Elsewhere, Asian equities opened stronger on the back of Powell’s dovish lean, suggesting the Fed’s posture is still the single most important variable in global capital flows. For Europe, the weekend’s coverage emphasized structural questions about whether reshoring chips and supply chains is feasible (or fantasy) given costs and scale.

D.C. in the Driver’s Seat

D.C. politics are increasingly bleeding into the economy. Trump’s move to convert Chips Act funding into a government equity stake in Intel has unsettled markets, with even conservatives noting the shift toward interventionist policy. At the same time, immigration policy is reshaping the labor force. Stricter enforcement has reduced the flow of workers, temporarily supporting low unemployment but raising risks for industries that depend on immigrant labor. Layer on a job market that looks steady on the surface but is quietly stagnating with low layoffs, weak hiring, and the foundation for growth looks shakier than headlines suggest.

Meanwhile, Trump has turned his fire toward the press, singling out ABC and NBC and threatening their FCC licenses in a late-night tirade. The mix of economic intervention, immigration pressure, labor-market fragility, and media intimidation underscores the unpredictability coming out of Washington. For markets, that blend of uncertainty is as much a driver of risk sentiment as tariffs or Fed policy.

Friday’s Chart Check: The Market, Upside Down

Friday’s chart was a bit of a ruse. The chart provided was the Nasdaq daily over the past year but inverted. In other words, if you think this chart looks like a buy, what you’re really saying is that the Nasdaq itself is a sell, and vice versa.

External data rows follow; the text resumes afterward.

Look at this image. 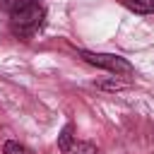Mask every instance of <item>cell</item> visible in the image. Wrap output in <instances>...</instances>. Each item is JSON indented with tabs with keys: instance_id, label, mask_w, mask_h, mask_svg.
<instances>
[{
	"instance_id": "1",
	"label": "cell",
	"mask_w": 154,
	"mask_h": 154,
	"mask_svg": "<svg viewBox=\"0 0 154 154\" xmlns=\"http://www.w3.org/2000/svg\"><path fill=\"white\" fill-rule=\"evenodd\" d=\"M43 17H46V10H43L36 0H31V2L22 5L19 10H14V12L10 14V26H12V31L19 34V36H31V34L43 24Z\"/></svg>"
},
{
	"instance_id": "2",
	"label": "cell",
	"mask_w": 154,
	"mask_h": 154,
	"mask_svg": "<svg viewBox=\"0 0 154 154\" xmlns=\"http://www.w3.org/2000/svg\"><path fill=\"white\" fill-rule=\"evenodd\" d=\"M79 58L87 60L89 65H96V67H103L113 75H132V65L123 58V55H116V53H94V51H79Z\"/></svg>"
},
{
	"instance_id": "3",
	"label": "cell",
	"mask_w": 154,
	"mask_h": 154,
	"mask_svg": "<svg viewBox=\"0 0 154 154\" xmlns=\"http://www.w3.org/2000/svg\"><path fill=\"white\" fill-rule=\"evenodd\" d=\"M63 154H96V147L94 144H89V142H79V140H70V144L67 147H63L60 149Z\"/></svg>"
},
{
	"instance_id": "4",
	"label": "cell",
	"mask_w": 154,
	"mask_h": 154,
	"mask_svg": "<svg viewBox=\"0 0 154 154\" xmlns=\"http://www.w3.org/2000/svg\"><path fill=\"white\" fill-rule=\"evenodd\" d=\"M123 5L137 14H152L154 12V0H123Z\"/></svg>"
},
{
	"instance_id": "5",
	"label": "cell",
	"mask_w": 154,
	"mask_h": 154,
	"mask_svg": "<svg viewBox=\"0 0 154 154\" xmlns=\"http://www.w3.org/2000/svg\"><path fill=\"white\" fill-rule=\"evenodd\" d=\"M2 152H5V154H29V149H26L24 144L14 142V140H7L5 147H2Z\"/></svg>"
},
{
	"instance_id": "6",
	"label": "cell",
	"mask_w": 154,
	"mask_h": 154,
	"mask_svg": "<svg viewBox=\"0 0 154 154\" xmlns=\"http://www.w3.org/2000/svg\"><path fill=\"white\" fill-rule=\"evenodd\" d=\"M26 2H31V0H0V7H2L7 14H12L14 10H19V7L26 5Z\"/></svg>"
},
{
	"instance_id": "7",
	"label": "cell",
	"mask_w": 154,
	"mask_h": 154,
	"mask_svg": "<svg viewBox=\"0 0 154 154\" xmlns=\"http://www.w3.org/2000/svg\"><path fill=\"white\" fill-rule=\"evenodd\" d=\"M101 89H111V91H118V89H125L123 82H99Z\"/></svg>"
}]
</instances>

It’s an experiment in perspective. Inverting the chart strips away the bullish narrative that’s been running hot all year and forces you to look at the pattern with fresh eyes. That “support” you think looks solid? In reality, it’s resistance on the actual Nasdaq chart. That “breakout” you’re tempted to chase? In real life, it’s a breakdown.

The point isn’t to trick anyone, it’s to highlight how much of technical analysis is psychology. Sometimes turning the market upside down is the best way to check your bias.

Economic Data - Monday, August 25

  • Chicago Fed National Activity Index

  • New Home Sales

  • Dallas Fed Manufacturing Index

Earnings - Monday, August 25

  • PDD

Overnight Markets

  •  Asia: Nikkei 0.41%, Shanghai 1.51%

  • Europe: FTSE 0.13%, DAX -0.22%

U.S. Pre-Market

Final Thoughts

Markets ended last week euphoric, with Powell giving just enough to keep the easing narrative alive. But the runway into September is still data-heavy, and concentration risks in tech leave equities exposed if Nvidia falters. For now, the bias is bullish, but watch sentiment closely. A Fed pivot can carry stocks higher, but if consumer spending cracks or AI hype fades, the market may need to reassess how durable this rally really is.